■ **Required task**
Rewrite the rows from the line that contains "How far removed" through the end of the rows, replacing "memorial plaque" with "commemorative plaque" and leaving everything else the same.

Rows of spatial question data
◆ ◆ ◆
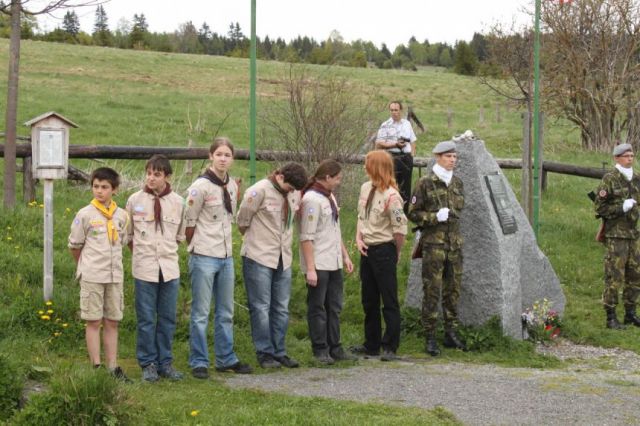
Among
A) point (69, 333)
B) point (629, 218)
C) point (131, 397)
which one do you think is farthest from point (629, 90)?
point (131, 397)

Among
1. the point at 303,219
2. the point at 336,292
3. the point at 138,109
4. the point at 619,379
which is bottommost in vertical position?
the point at 619,379

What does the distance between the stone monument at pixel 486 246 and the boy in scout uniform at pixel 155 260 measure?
3.11 metres

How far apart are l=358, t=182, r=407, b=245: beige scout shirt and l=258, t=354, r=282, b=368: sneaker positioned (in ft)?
4.38

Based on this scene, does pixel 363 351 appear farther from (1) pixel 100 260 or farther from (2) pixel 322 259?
(1) pixel 100 260

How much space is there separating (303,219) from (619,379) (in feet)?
9.63

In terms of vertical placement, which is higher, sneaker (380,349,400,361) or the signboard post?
the signboard post

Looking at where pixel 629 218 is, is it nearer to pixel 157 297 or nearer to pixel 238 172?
pixel 157 297

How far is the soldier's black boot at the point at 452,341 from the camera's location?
9.02 metres

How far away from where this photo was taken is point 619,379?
8.05 metres

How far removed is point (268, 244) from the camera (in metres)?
7.94

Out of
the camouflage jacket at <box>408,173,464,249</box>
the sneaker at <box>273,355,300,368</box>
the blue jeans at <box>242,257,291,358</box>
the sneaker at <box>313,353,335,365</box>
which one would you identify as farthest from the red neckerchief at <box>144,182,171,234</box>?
the camouflage jacket at <box>408,173,464,249</box>

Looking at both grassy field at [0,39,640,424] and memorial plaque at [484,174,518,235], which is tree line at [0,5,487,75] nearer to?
grassy field at [0,39,640,424]

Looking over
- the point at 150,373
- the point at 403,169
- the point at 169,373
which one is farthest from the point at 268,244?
the point at 403,169

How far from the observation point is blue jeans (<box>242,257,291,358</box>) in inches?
313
◆ ◆ ◆
■ **Output of the exercise**
How far removed is point (268, 244) from the camera (in metres)?
7.94

Out of
the camouflage jacket at <box>408,173,464,249</box>
the sneaker at <box>273,355,300,368</box>
the blue jeans at <box>242,257,291,358</box>
the sneaker at <box>313,353,335,365</box>
which one would you identify as farthest from the red neckerchief at <box>144,182,171,234</box>?
the camouflage jacket at <box>408,173,464,249</box>

Looking at both grassy field at [0,39,640,424] and commemorative plaque at [484,174,518,235], which is tree line at [0,5,487,75] nearer to?
grassy field at [0,39,640,424]

Looking over
- the point at 150,373
- the point at 403,169
- the point at 169,373
which one is farthest from the point at 268,244?
the point at 403,169

How far from the observation point is blue jeans (<box>242,257,291,358</box>) in inches?
313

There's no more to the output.